# [TASK DESCRIPTION]
Reproduce every one of the following rows verbatim, from the first line to the last.

───── EXERCISE MATERIALS

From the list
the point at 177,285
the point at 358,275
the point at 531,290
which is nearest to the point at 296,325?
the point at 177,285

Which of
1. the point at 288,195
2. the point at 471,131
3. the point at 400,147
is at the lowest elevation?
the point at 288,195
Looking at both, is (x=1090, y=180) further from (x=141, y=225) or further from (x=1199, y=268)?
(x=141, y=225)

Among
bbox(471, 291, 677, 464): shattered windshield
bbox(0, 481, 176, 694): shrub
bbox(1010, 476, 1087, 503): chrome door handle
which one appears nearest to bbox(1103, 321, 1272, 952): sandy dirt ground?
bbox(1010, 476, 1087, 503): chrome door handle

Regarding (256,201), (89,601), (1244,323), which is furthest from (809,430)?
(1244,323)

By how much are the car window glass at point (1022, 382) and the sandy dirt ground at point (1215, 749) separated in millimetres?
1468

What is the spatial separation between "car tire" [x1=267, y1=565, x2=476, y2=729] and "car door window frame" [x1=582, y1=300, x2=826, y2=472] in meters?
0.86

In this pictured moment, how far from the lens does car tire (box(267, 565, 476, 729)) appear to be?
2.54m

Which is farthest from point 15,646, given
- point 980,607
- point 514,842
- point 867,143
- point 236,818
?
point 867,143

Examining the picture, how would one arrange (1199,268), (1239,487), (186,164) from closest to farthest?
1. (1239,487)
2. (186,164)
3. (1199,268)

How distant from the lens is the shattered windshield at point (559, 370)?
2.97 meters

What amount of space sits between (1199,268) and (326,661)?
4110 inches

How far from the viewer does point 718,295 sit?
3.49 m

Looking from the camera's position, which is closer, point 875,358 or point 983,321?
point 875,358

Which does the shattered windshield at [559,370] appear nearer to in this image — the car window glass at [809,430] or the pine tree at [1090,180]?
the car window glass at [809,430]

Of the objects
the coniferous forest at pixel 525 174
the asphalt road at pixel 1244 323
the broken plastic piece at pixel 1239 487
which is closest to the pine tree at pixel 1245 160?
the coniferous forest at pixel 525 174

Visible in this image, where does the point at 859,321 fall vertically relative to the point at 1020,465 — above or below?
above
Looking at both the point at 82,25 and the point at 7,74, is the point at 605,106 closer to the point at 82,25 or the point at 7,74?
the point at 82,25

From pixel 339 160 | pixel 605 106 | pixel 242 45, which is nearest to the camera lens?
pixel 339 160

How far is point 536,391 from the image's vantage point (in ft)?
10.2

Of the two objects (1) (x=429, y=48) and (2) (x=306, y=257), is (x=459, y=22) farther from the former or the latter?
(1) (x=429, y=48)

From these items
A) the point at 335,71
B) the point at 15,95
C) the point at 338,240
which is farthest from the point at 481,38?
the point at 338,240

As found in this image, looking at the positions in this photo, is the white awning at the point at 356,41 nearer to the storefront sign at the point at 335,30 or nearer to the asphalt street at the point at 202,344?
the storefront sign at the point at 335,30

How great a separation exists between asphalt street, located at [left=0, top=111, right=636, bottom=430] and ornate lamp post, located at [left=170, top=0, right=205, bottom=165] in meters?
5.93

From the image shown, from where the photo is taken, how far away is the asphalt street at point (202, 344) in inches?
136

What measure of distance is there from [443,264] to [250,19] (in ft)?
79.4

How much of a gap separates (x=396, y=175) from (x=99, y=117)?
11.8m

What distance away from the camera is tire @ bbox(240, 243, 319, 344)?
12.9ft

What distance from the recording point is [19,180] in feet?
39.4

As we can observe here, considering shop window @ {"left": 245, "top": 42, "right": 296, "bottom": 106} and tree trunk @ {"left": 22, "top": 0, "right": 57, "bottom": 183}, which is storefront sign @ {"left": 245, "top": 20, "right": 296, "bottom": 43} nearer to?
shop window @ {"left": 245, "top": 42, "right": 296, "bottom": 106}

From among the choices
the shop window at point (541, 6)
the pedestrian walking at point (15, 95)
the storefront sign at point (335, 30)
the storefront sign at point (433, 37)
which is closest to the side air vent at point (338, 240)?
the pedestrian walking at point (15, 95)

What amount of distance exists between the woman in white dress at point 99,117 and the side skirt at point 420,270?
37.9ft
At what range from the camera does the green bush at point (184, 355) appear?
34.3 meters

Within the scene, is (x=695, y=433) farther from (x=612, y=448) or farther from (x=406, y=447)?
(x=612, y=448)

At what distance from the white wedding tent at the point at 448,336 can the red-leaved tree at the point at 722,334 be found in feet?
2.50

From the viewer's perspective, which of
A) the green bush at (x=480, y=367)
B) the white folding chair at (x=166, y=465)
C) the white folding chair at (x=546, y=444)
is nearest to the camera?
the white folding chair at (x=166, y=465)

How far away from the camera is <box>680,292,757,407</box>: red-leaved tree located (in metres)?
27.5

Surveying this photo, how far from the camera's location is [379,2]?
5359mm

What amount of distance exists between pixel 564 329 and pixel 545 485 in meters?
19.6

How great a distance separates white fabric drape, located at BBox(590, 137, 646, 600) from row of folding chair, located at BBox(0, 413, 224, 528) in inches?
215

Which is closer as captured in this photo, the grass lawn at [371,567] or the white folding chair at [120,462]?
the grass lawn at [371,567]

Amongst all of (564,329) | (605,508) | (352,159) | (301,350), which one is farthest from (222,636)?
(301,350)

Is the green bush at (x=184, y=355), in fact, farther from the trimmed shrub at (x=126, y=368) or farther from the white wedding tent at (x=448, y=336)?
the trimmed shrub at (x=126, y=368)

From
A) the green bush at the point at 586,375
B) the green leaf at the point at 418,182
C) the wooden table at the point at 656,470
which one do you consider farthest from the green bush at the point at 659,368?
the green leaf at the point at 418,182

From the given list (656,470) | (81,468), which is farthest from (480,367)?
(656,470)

──────────

# [RESULT]
From the list
the point at 177,285
the point at 358,275
the point at 531,290
which is nearest to the point at 296,325?
the point at 177,285

Which of
1. the point at 288,195
2. the point at 471,131
3. the point at 400,147
is at the lowest elevation?
the point at 288,195
Looking at both, is (x=1090, y=180) further from (x=141, y=225) or further from (x=1199, y=268)?
(x=141, y=225)

Among
bbox(471, 291, 677, 464): shattered windshield
bbox(0, 481, 176, 694): shrub
bbox(1010, 476, 1087, 503): chrome door handle
which one appears nearest to bbox(1103, 321, 1272, 952): sandy dirt ground?
bbox(1010, 476, 1087, 503): chrome door handle

Regarding (256,201), (89,601), (1244,323), which is furthest from (809,430)?
(1244,323)

By how much are the car window glass at point (1022, 382) and the sandy dirt ground at point (1215, 749) separated in millimetres?
1468

What is the spatial separation between "car tire" [x1=267, y1=565, x2=476, y2=729] and "car door window frame" [x1=582, y1=300, x2=826, y2=472] in meters?
0.86

In this pictured moment, how far from the lens does car tire (box(267, 565, 476, 729)) appear to be?
2.54m

Which is farthest from point 15,646, given
- point 980,607
- point 514,842
- point 867,143
- point 236,818
?
point 867,143

Examining the picture, how would one arrange (1199,268), (1239,487), (186,164) from closest to farthest?
1. (1239,487)
2. (186,164)
3. (1199,268)

How distant from the lens is the shattered windshield at point (559, 370)?
2.97 meters

What amount of space sits between (1199,268) and (326,661)?
4110 inches

How far from the viewer does point 718,295 sit?
3.49 m

Looking from the camera's position, which is closer, point 875,358 or point 983,321?
point 875,358

Which does the shattered windshield at [559,370] appear nearer to in this image — the car window glass at [809,430] or the pine tree at [1090,180]?
the car window glass at [809,430]

Of the objects
the coniferous forest at pixel 525 174
the asphalt road at pixel 1244 323
the broken plastic piece at pixel 1239 487
which is closest to the pine tree at pixel 1245 160?
the coniferous forest at pixel 525 174

Visible in this image, where does the point at 859,321 fall vertically relative to the point at 1020,465 — above or below?
above
Looking at both the point at 82,25 and the point at 7,74, is the point at 605,106 closer to the point at 82,25 or the point at 7,74?
the point at 82,25

From pixel 339 160 | pixel 605 106 | pixel 242 45, which is nearest to the camera lens?
pixel 339 160

How far is point 536,391 from the image's vantage point (in ft)?
10.2

Of the two objects (1) (x=429, y=48) and (2) (x=306, y=257), is (x=459, y=22) farther from the former or the latter?
(1) (x=429, y=48)

From these items
A) the point at 335,71
B) the point at 15,95
C) the point at 338,240
which is farthest from the point at 481,38?
the point at 338,240

As found in this image, looking at the positions in this photo, is the white awning at the point at 356,41 nearer to the storefront sign at the point at 335,30 or nearer to the asphalt street at the point at 202,344?
the storefront sign at the point at 335,30

How great a separation exists between asphalt street, located at [left=0, top=111, right=636, bottom=430] and ornate lamp post, located at [left=170, top=0, right=205, bottom=165] in meters?
5.93

From the image shown, from where the photo is taken, how far away is the asphalt street at point (202, 344) in inches?
136

What measure of distance is there from [443,264] to [250,19] (in ft)?
79.4

How much of a gap separates (x=396, y=175) from (x=99, y=117)?
11.8m

What distance away from the camera is tire @ bbox(240, 243, 319, 344)?
12.9ft

What distance from the recording point is [19,180] in feet?
39.4

As we can observe here, considering shop window @ {"left": 245, "top": 42, "right": 296, "bottom": 106} and tree trunk @ {"left": 22, "top": 0, "right": 57, "bottom": 183}, which is storefront sign @ {"left": 245, "top": 20, "right": 296, "bottom": 43} nearer to?
shop window @ {"left": 245, "top": 42, "right": 296, "bottom": 106}

From among the choices
the shop window at point (541, 6)
the pedestrian walking at point (15, 95)
the storefront sign at point (335, 30)
the storefront sign at point (433, 37)
which is closest to the side air vent at point (338, 240)?
the pedestrian walking at point (15, 95)

What amount of distance exists between the woman in white dress at point 99,117 and the side skirt at point 420,270?
37.9ft
At what range from the camera does the green bush at point (184, 355) appear?
34.3 meters

Within the scene, is (x=695, y=433) farther from (x=612, y=448) or farther from (x=406, y=447)?
(x=612, y=448)

At what distance from the white wedding tent at the point at 448,336 can the red-leaved tree at the point at 722,334 be found in feet?
2.50

From the viewer's perspective, which of
A) the green bush at (x=480, y=367)
B) the white folding chair at (x=166, y=465)
C) the white folding chair at (x=546, y=444)
is nearest to the camera?
the white folding chair at (x=166, y=465)

How far away from the camera is <box>680,292,757,407</box>: red-leaved tree located (in metres)?
27.5

Surveying this photo, how far from the camera's location is [379,2]?
5359mm

What amount of distance exists between pixel 564 329 and pixel 545 485 in meters?
19.6

How great a distance separates white fabric drape, located at BBox(590, 137, 646, 600) from row of folding chair, located at BBox(0, 413, 224, 528) in inches?
215

Which is closer as captured in this photo, the grass lawn at [371,567] or the white folding chair at [120,462]?
the grass lawn at [371,567]

Amongst all of (564,329) | (605,508) | (352,159) | (301,350), which one is farthest from (222,636)?
(301,350)

Is the green bush at (x=184, y=355), in fact, farther from the trimmed shrub at (x=126, y=368) or farther from the white wedding tent at (x=448, y=336)?
the trimmed shrub at (x=126, y=368)

From
A) the green bush at the point at 586,375
B) the green leaf at the point at 418,182
C) the wooden table at the point at 656,470
which one do you consider farthest from the green bush at the point at 659,368?
the green leaf at the point at 418,182

From the given list (656,470) | (81,468), which is farthest from (480,367)?
(656,470)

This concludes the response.